Storytelling for filmmakers can sometimes be a very complicated process especially when it’s not a passion project but rather a paid commercial project with constraints from the client.

For years, I was in search of a proven formula to help me tell documentary stories for my clients and I kept hitting a brick wall. Eventually, after a year of research, I started to figure out what questions to ask my interviewees to help me create proper three-act stories that captured an audience’s attention.

What are the three acts?

  • ACT I – Setup
  • ACT II – Journey
  • ACT III- Resolution

Act I

The setting for your film. This is where you explain the backstory that will support the character’s journey in Act II. Usually, this describes what life was like before the inciting incident, then introduce that moment that changes your character’s life forever.

Act II

The journey of your character. This is where your character makes a decision to try and achieve his or her goal. The journey is filled with ups and downs as your character transforms throughout the story.
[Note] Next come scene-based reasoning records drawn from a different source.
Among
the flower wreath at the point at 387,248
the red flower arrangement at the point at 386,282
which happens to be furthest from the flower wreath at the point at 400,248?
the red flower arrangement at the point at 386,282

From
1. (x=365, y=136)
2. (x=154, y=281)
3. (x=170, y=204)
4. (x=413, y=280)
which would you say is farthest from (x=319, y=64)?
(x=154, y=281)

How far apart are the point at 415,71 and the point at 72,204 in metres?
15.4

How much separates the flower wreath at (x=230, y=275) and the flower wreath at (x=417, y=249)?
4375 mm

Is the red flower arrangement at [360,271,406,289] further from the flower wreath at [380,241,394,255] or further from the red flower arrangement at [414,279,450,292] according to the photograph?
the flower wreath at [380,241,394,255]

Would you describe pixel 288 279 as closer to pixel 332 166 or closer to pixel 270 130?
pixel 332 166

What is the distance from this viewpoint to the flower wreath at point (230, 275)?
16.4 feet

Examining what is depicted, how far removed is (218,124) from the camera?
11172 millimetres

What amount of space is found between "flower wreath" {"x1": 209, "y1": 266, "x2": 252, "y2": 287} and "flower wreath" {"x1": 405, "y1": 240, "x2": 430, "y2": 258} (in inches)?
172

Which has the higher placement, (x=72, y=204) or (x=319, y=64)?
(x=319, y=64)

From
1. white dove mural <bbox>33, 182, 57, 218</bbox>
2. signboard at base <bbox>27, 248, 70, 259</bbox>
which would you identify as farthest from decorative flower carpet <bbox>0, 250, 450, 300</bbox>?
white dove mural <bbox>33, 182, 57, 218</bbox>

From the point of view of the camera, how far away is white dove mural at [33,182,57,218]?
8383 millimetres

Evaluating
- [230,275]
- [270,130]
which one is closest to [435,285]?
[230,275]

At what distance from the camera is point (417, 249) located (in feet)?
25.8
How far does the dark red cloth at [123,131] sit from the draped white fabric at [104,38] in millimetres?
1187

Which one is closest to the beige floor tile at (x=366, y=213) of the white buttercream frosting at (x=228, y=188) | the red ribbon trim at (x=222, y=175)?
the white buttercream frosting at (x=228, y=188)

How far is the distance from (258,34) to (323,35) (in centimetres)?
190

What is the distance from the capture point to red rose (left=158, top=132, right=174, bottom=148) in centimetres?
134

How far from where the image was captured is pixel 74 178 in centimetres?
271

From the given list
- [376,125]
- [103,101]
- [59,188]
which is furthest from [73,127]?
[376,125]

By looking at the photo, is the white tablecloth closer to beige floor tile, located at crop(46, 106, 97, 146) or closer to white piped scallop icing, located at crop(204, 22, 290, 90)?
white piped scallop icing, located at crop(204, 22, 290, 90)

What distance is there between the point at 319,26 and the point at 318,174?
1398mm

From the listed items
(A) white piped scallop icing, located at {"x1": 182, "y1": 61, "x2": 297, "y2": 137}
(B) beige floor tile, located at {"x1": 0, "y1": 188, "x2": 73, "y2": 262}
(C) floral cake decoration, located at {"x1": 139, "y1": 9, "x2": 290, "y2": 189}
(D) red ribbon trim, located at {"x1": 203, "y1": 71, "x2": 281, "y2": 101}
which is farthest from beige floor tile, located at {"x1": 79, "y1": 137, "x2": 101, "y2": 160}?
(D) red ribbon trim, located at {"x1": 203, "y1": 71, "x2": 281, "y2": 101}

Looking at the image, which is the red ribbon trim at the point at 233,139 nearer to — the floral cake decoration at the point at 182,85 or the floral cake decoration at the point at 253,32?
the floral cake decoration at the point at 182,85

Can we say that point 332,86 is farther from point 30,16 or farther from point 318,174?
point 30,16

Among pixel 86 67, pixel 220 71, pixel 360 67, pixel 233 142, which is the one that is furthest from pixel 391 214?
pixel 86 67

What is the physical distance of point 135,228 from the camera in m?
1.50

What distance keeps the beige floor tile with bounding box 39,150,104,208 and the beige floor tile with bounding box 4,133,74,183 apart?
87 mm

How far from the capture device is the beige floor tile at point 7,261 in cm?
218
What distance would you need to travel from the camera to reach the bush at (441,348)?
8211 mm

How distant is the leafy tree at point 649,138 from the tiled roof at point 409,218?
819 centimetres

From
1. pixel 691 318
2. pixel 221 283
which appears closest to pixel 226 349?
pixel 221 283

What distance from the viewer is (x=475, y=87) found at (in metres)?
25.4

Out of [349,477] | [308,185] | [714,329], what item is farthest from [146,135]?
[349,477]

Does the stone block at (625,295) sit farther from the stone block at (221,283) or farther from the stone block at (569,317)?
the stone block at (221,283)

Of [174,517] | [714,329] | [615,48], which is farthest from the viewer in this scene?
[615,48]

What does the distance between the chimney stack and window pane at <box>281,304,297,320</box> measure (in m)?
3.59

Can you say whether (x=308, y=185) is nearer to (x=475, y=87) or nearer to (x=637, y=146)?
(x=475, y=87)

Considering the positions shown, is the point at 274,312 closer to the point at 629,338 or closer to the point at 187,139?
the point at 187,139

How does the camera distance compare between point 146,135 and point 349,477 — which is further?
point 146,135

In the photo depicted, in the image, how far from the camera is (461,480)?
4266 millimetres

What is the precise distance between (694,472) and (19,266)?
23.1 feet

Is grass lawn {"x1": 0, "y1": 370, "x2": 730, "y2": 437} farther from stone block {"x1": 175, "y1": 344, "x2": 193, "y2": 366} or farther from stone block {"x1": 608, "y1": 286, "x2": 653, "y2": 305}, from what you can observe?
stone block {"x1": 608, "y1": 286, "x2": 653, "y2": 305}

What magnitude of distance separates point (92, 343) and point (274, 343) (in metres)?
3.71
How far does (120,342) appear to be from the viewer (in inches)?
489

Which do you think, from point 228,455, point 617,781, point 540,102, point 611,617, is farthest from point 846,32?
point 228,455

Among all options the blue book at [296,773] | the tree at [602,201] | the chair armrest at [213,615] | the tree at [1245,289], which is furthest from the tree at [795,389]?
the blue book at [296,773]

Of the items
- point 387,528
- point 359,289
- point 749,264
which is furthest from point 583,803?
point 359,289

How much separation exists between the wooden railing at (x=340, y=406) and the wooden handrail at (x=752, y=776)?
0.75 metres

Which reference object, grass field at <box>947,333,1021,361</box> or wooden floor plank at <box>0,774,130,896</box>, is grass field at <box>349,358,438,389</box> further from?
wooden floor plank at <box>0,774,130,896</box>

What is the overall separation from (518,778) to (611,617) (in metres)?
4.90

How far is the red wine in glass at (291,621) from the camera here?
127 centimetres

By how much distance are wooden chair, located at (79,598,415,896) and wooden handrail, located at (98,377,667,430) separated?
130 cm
The conclusion to your story. This can be described as your “…and they lived happily ever after.” After the main character achieves his or her goal, how does their life change? What happens next? or in commercial what should I (the viewer) feel and do next?

Audience Empathy

Audience empathy is a moment early on in the film where you begin to feel sorry (or feel empathy) for your main character. Almost every Hollywood film portrays some sort of audience empathy for the main character within in the first 15 minutes or so. This is where we first reach a level of connectedness with our character so we now care about what happens next.

Inciting Incident

The inciting incident is that moment when a life-changing event happens to the main character that shapes his or her journey from this point forward. This usually happens early in the film right before the end of Act I.

Plot Point One

Plot point one is the intersection between Act I and Act II and it’s the decision that the main character makes to begin his or her journey, the goal he has determined he or she must achieve.

Plot Point Two (The Climax)

Plot point two is the intersection between Act I and Act III. This is when the main character achieves his or her goal. This is usually the most emotional moment of the entire film when everything comes to a head, The moment we’ve all been waiting for.

So how do you get three-act story structure from your interviews?

Questions to ask during the interview

  • ACT I : How does my character’s story begin?
  • ACT II : What is my character’s journey or objective?
  • ACT III : How does my character’s my story end?
  • Audience Empathy : How can my audience empathize with my character early on?
  • Inciting Incident : What changes or disrupts my character’s everyday life?
  • PP1 : What does my character decide to do about it?
  • PP2 : What is the goal of my character’s decision?
  • Take Away : What does my audience need to feel at the end of the journey?
  • Call-To-Action : What does the audience need to do at the end of my story?


When producing stories for film, there is no rule that anyone must follow. Whether you do it by feel or follow a step-by-step process, the goal is to create something that makes your viewer feel the way you intended them to feel. For me, I always gravitate towards emotion and I have found that these three-act tricks help me get a great story from my interviews. I hope you find some gold nuggets in this article.